ISBN-13: 9780803200968

ISBN-10: 0803273274

ISBN-13: 9780803273276

"This is a vital e-book. within the latter 19th century, varied and influential parts in white the USA mixed forces to settle the 'Indian query' via assimilation. . . . the consequences have been the basically treaty-breaking Dawes Act of 1887, comparable laws, and doubtful court docket judgements. Schoolteachers and missionaries have been dispatched to the reservations en masse.

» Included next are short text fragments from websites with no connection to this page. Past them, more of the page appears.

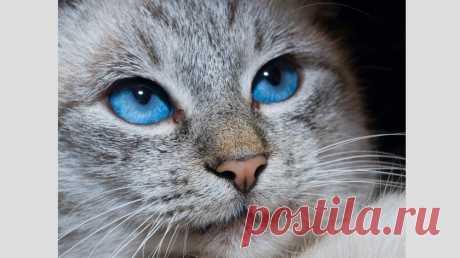 Породы кошек с голубыми глазами. Часть 2: белоснежки и мутанты - Питомцы Mail.ru
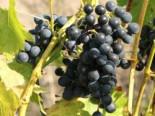 Weintrauben - Weintraube 'Venus' ® kernarm blau, 80-100 cm, Vitis 'Venus' ®, Containerware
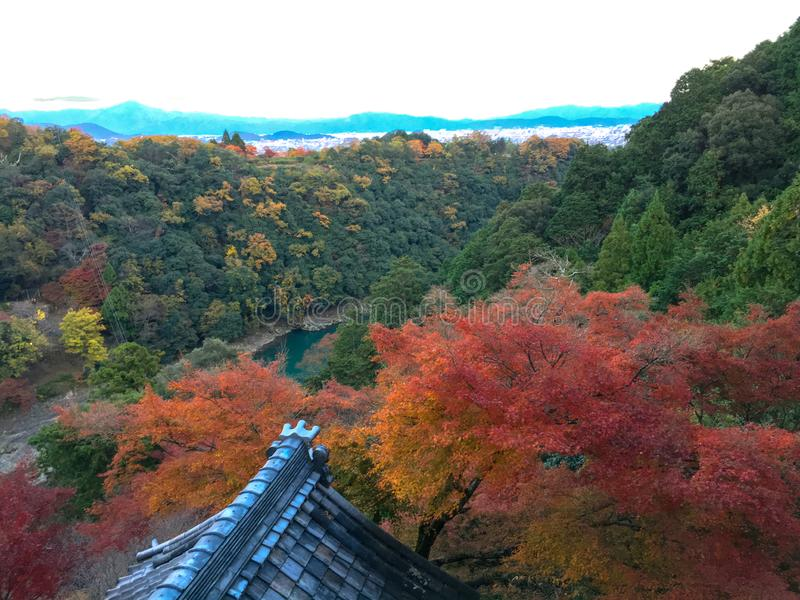 Красивый взгляд панорамы зеленых и красных деревьев осени от небольшого виска на горе в зоне arashiyama стоковые изображения rf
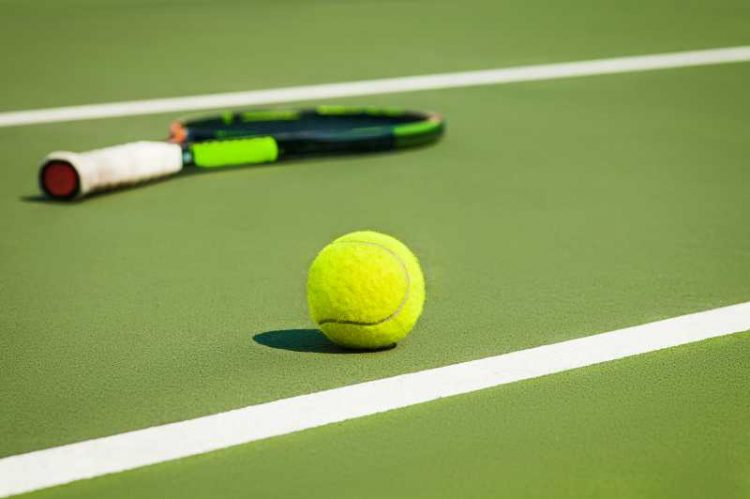 pelotas de tenis dunlop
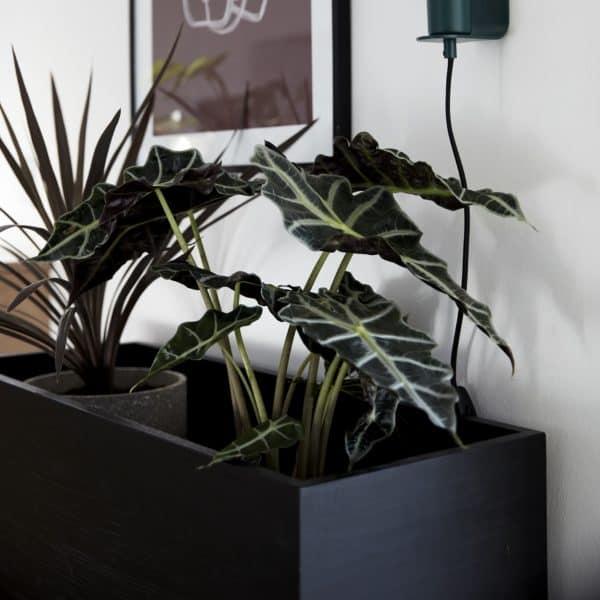 Blombänk svart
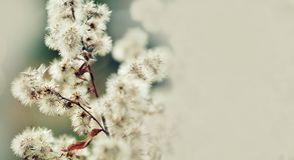 与五颜六色的花的美好的花卉背景…背景 夏时与蓬松花的静物画场面,宏观看法 浅深度的域 定调子 免版税库存图片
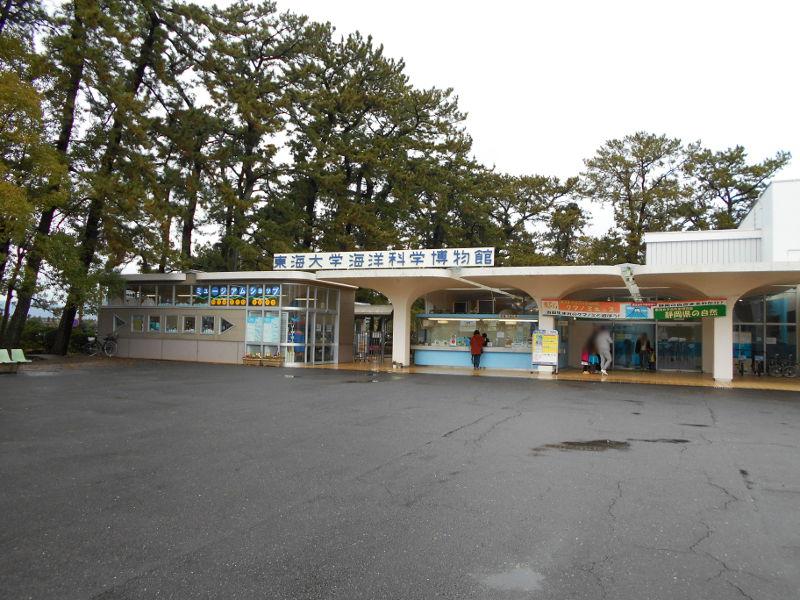 静岡・清水の東海大学海洋科学博物館-6111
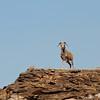 Argali ewe (Ovis ammon), Ikh Nart Nature Reserve, Mongolia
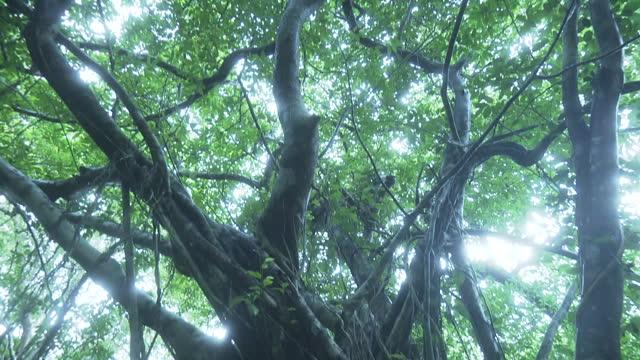 big banyan tree, okinawa, japan - tree trunk stock videos & royalty-free footage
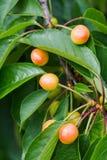 Плодоовощи вишни которое почти зрело стоковые изображения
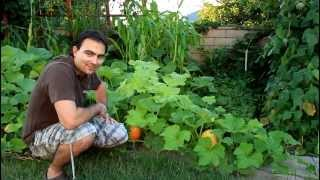 Butternut Squash Growing Tips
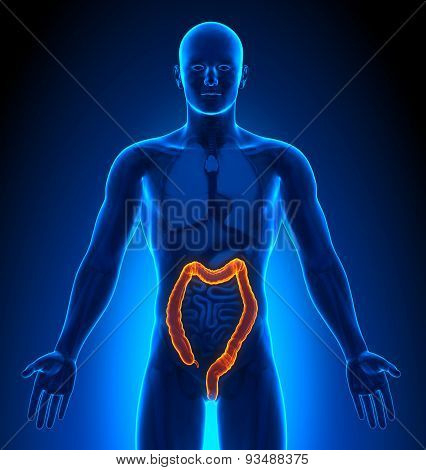 Medical Imaging - Male Organs - Colon
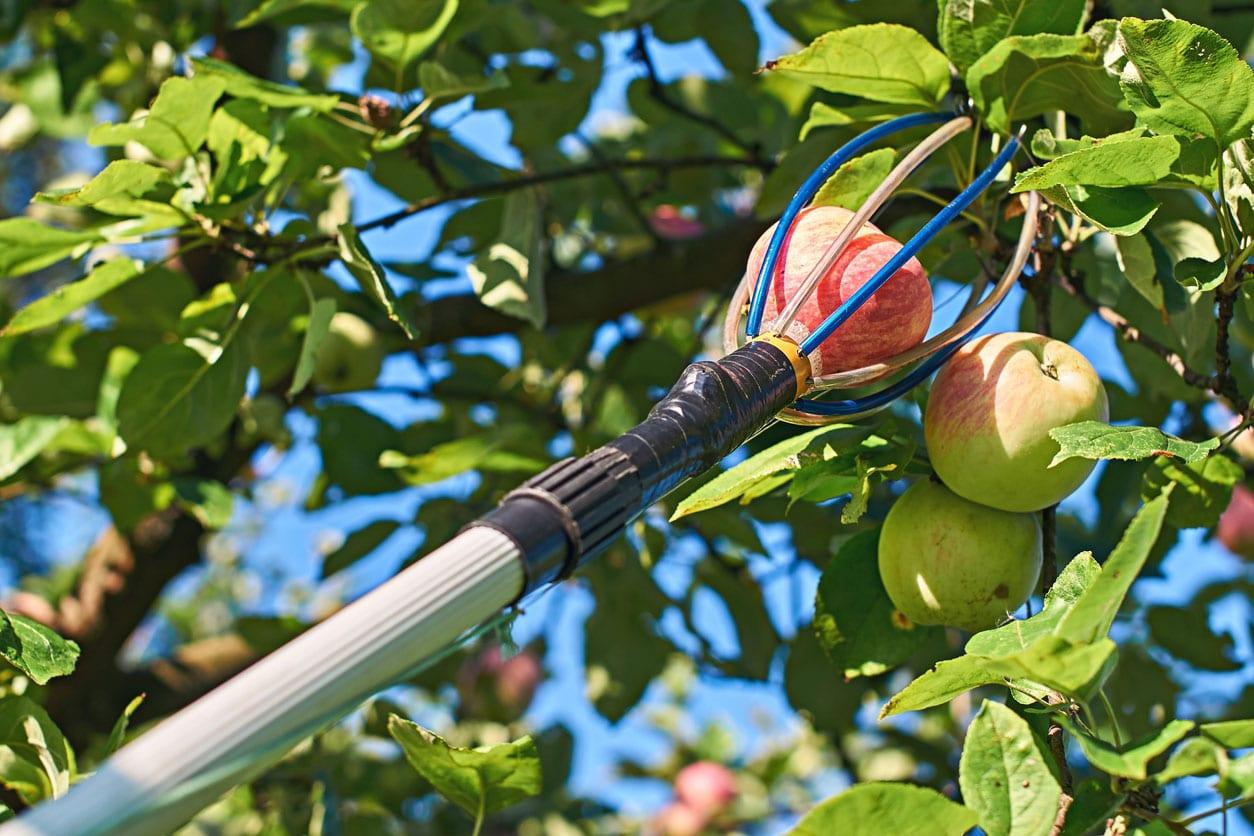 Fruit-pickers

Eventual 'citizenship' with out practical rights was once given local americans; the Indians misplaced two-thirds of reservation land because it had existed prior to the assimilationist crusade. . . . With perception and talent that cross way past craft, Hoxie has admirably outlined concerns and reasons, put economic/political/social interplay into cogent standpoint, introduced various Anglo and Indian members and firms to existence, and set forth very important lessons."-Choice. "This major examine of Indian-white relatives in the course of a posh time in nationwide politics merits shut attention."-American Indian Quarterly. "Important and intellectually demanding . . . This quantity is going some distance to fill a wide hole within the heritage of usa Indian policy."-Journal of yank heritage. Frederick E. Hoxie is director of the D'Arcy McNickle heart for the historical past of the yankee Indian on the Newberry Library. He coedited (with Joan Mark) E. Jane Gay's With the Nez Perc?s: Alice Fletcher within the box, 1889-92 (Nebraska 1981).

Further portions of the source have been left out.